**Problem details**: Return each line of the records below that contains the string "scene". Case matters.

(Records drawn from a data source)

◇ ◇ ◇

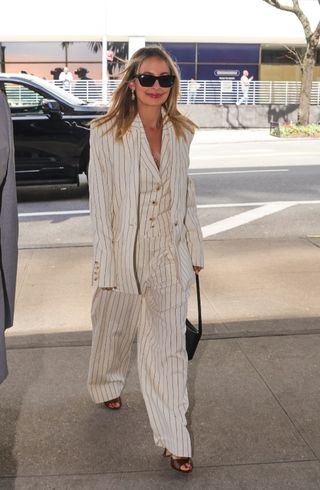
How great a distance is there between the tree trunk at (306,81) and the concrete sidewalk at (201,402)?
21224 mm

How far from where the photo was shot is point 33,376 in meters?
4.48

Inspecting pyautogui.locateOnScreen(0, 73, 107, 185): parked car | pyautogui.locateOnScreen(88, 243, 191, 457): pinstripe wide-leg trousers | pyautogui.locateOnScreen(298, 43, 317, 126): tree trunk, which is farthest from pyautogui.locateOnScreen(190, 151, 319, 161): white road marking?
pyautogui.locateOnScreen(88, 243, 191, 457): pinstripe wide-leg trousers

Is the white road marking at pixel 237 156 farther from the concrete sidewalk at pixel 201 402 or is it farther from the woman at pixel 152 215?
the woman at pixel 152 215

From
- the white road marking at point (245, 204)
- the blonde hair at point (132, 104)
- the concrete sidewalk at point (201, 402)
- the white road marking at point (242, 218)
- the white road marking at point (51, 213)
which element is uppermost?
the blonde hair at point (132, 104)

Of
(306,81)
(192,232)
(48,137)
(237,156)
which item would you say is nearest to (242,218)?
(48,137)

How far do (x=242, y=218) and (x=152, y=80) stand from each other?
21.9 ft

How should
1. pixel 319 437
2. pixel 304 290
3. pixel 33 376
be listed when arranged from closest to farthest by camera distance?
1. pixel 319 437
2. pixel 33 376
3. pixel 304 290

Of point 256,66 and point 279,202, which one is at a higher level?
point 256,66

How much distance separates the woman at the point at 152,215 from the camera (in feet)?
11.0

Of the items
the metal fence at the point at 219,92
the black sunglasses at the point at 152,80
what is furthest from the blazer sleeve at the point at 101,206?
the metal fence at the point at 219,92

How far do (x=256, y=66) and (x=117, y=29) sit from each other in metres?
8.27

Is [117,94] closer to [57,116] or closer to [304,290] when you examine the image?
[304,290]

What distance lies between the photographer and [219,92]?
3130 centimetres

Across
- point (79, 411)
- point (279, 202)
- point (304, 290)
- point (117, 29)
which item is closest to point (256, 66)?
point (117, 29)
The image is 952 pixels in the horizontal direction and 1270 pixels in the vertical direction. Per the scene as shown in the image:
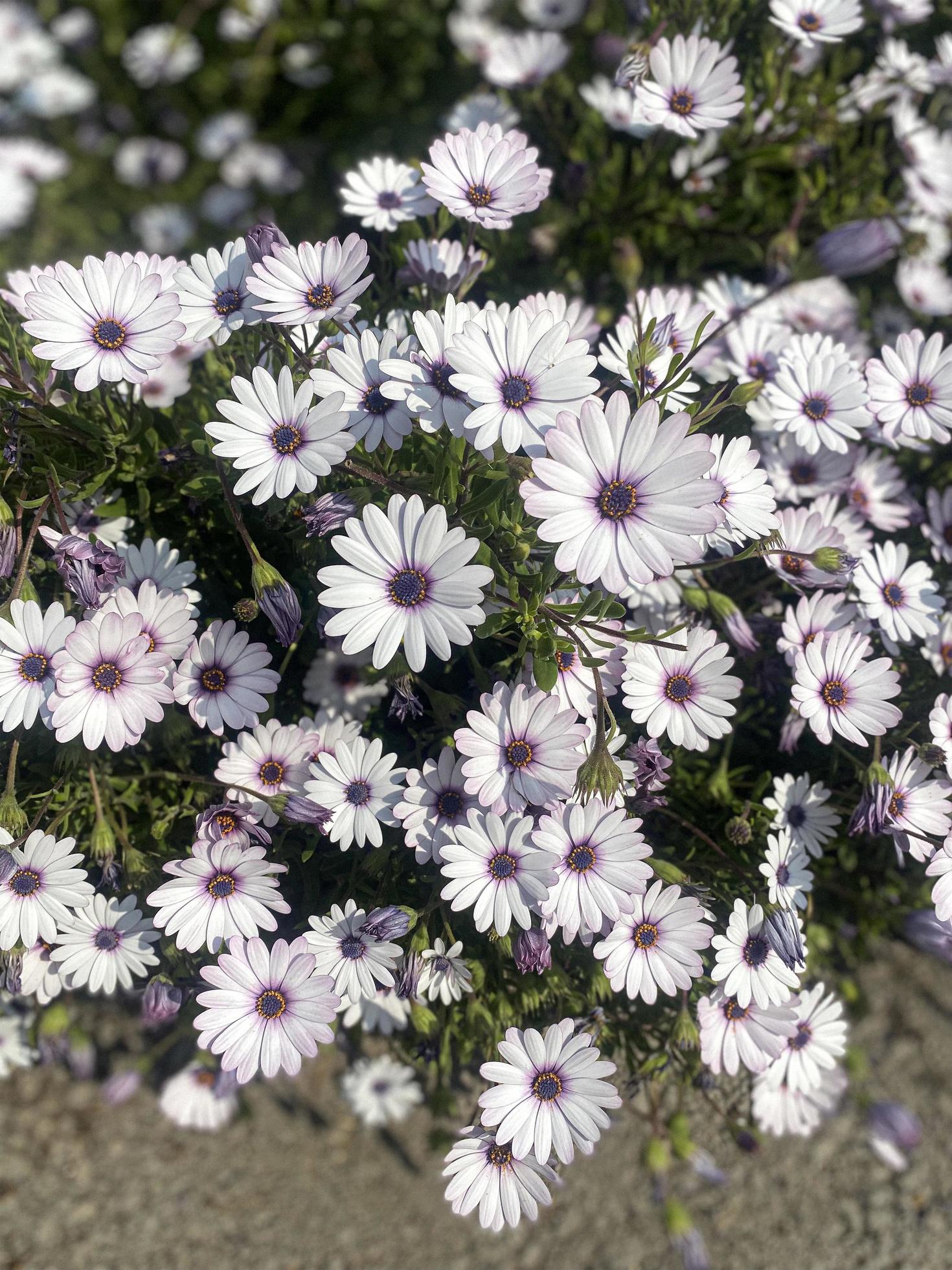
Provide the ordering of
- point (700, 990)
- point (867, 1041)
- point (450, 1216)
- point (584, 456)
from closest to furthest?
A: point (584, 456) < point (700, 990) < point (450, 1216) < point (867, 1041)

◇ ◇ ◇

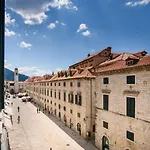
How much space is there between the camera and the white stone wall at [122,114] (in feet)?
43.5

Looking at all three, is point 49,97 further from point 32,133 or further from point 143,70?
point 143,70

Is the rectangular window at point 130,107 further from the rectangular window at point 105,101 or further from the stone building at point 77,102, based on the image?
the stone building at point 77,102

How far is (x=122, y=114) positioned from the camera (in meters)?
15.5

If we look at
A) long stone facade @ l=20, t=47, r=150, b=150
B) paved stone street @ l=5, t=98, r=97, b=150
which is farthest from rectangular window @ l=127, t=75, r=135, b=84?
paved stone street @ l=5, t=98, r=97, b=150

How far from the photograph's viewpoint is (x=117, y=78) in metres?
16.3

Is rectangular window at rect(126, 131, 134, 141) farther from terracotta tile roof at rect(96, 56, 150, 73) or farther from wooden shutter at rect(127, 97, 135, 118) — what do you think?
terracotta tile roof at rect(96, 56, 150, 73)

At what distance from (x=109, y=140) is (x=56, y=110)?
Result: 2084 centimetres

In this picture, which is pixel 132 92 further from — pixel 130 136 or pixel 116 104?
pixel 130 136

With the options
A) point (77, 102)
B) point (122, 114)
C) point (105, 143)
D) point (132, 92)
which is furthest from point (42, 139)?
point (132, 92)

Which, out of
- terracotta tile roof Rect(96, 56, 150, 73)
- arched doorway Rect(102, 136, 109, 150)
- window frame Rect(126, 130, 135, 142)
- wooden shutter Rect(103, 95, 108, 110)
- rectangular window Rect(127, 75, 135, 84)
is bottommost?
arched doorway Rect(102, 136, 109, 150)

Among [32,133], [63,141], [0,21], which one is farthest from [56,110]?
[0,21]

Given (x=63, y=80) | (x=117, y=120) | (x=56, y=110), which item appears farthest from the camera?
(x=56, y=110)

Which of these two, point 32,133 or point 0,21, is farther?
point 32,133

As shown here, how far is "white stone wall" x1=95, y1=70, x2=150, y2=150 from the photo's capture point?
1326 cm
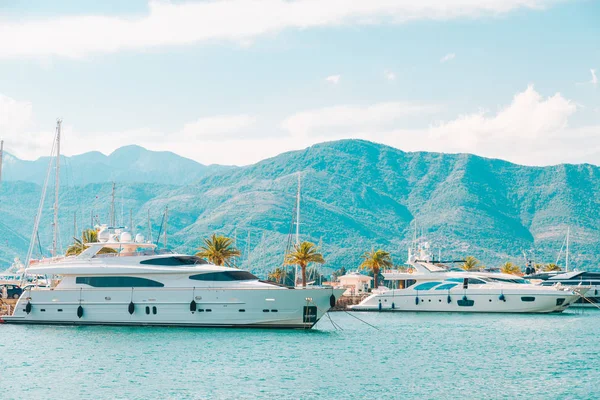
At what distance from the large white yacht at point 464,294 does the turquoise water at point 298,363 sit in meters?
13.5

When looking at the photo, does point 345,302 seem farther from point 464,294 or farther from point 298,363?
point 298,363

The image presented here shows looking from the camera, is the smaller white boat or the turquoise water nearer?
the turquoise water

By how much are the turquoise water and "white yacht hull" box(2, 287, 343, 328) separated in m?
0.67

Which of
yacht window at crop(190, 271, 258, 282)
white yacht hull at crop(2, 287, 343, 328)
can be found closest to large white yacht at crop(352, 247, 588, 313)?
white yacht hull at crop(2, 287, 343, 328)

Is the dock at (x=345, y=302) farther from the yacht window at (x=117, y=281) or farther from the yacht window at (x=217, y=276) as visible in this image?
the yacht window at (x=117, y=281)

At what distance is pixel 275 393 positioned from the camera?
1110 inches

◇ ◇ ◇

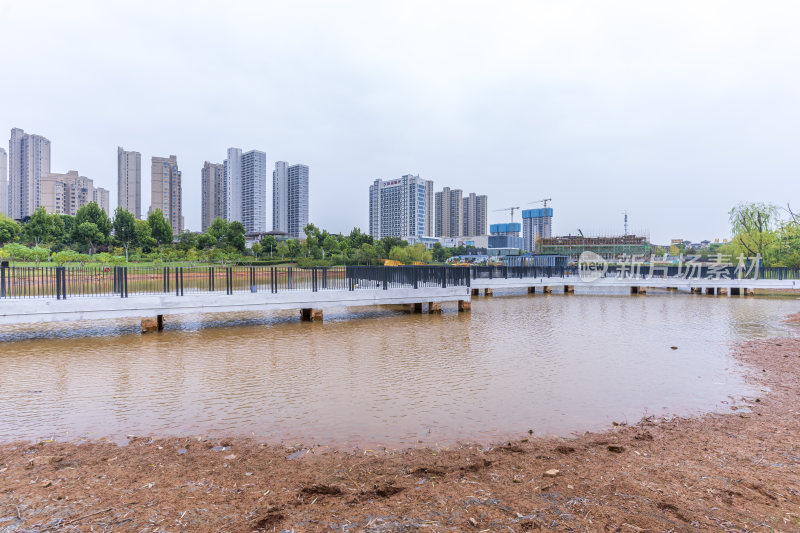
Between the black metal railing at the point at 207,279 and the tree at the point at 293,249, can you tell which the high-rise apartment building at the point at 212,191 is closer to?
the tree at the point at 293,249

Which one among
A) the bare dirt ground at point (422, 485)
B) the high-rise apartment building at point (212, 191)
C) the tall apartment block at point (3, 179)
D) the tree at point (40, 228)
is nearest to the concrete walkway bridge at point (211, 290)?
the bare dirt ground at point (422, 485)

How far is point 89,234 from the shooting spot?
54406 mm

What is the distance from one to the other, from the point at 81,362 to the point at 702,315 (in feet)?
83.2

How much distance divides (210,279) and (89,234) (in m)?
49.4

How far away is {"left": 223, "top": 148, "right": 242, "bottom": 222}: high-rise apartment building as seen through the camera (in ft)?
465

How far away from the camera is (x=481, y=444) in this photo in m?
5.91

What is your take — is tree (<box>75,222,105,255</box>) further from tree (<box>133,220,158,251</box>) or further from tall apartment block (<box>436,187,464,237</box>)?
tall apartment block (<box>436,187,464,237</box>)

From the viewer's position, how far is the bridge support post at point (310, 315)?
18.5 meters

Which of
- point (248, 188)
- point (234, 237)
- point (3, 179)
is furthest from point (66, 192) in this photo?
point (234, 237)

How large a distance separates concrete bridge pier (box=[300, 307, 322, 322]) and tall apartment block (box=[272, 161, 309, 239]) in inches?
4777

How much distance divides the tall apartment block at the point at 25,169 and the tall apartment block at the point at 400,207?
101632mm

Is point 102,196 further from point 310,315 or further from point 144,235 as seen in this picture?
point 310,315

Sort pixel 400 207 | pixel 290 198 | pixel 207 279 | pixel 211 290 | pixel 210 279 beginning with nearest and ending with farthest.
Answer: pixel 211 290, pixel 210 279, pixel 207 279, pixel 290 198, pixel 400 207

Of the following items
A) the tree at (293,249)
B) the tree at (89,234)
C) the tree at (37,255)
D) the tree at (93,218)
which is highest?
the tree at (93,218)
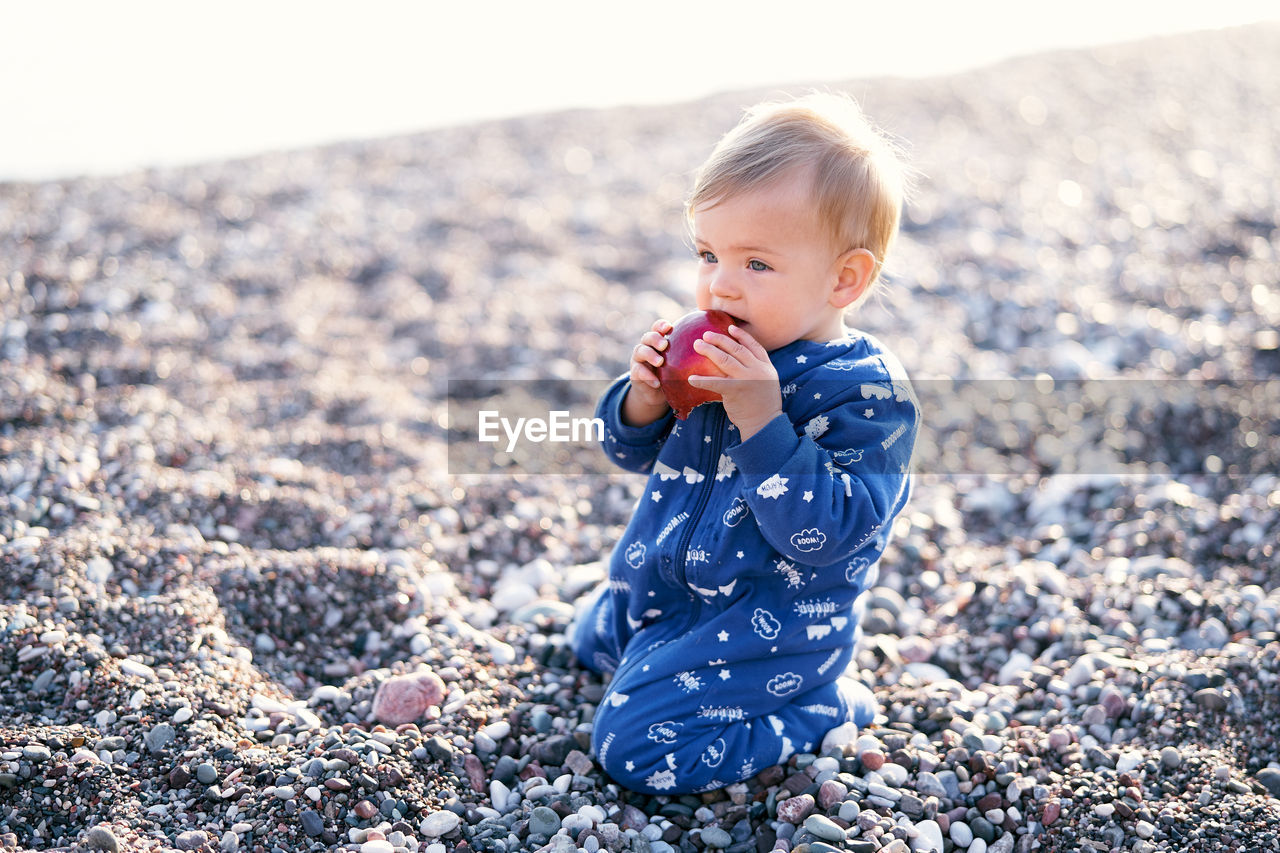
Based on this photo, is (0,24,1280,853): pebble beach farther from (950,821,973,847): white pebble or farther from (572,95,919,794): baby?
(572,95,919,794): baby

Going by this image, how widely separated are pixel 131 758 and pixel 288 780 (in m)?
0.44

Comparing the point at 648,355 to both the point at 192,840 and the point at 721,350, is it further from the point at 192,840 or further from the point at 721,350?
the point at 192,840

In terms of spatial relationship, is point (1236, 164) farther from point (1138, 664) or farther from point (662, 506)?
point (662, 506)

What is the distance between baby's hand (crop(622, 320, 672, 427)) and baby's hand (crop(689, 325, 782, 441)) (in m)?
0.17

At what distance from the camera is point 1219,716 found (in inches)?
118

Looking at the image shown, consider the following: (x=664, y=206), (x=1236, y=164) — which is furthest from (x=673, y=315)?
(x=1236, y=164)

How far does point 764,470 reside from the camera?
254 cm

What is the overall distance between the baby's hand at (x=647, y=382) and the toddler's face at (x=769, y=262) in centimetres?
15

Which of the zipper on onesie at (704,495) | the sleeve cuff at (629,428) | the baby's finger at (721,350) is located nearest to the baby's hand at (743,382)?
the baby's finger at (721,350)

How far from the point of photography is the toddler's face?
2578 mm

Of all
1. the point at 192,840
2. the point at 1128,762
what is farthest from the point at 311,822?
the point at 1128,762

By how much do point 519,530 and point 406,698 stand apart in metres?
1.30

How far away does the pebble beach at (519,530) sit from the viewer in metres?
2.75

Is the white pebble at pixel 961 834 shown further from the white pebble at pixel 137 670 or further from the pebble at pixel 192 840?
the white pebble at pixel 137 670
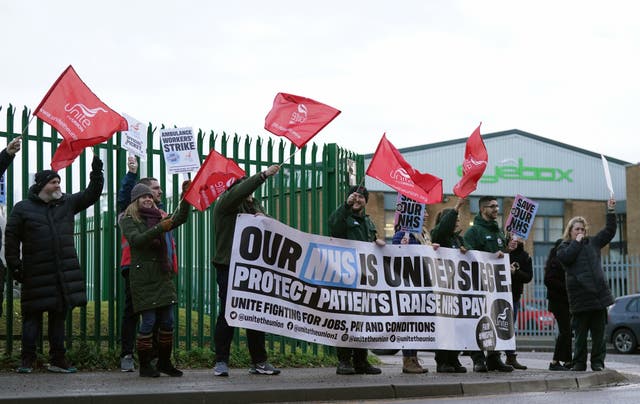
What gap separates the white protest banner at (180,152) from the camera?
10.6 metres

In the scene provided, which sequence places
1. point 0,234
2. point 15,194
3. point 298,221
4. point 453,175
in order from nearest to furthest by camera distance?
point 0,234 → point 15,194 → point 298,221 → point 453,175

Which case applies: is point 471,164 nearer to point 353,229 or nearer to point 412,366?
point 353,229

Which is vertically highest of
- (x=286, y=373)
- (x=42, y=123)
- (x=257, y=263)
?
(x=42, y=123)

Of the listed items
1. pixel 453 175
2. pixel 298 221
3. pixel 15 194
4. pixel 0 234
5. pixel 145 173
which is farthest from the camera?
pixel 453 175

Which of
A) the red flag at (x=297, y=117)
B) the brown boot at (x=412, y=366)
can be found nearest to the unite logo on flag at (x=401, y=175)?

◇ ◇ ◇

**The output**:
The image is 952 pixels in the horizontal direction and 1270 pixels in the vertical direction. Per the scene as shown in the image:
In the scene provided, which sequence places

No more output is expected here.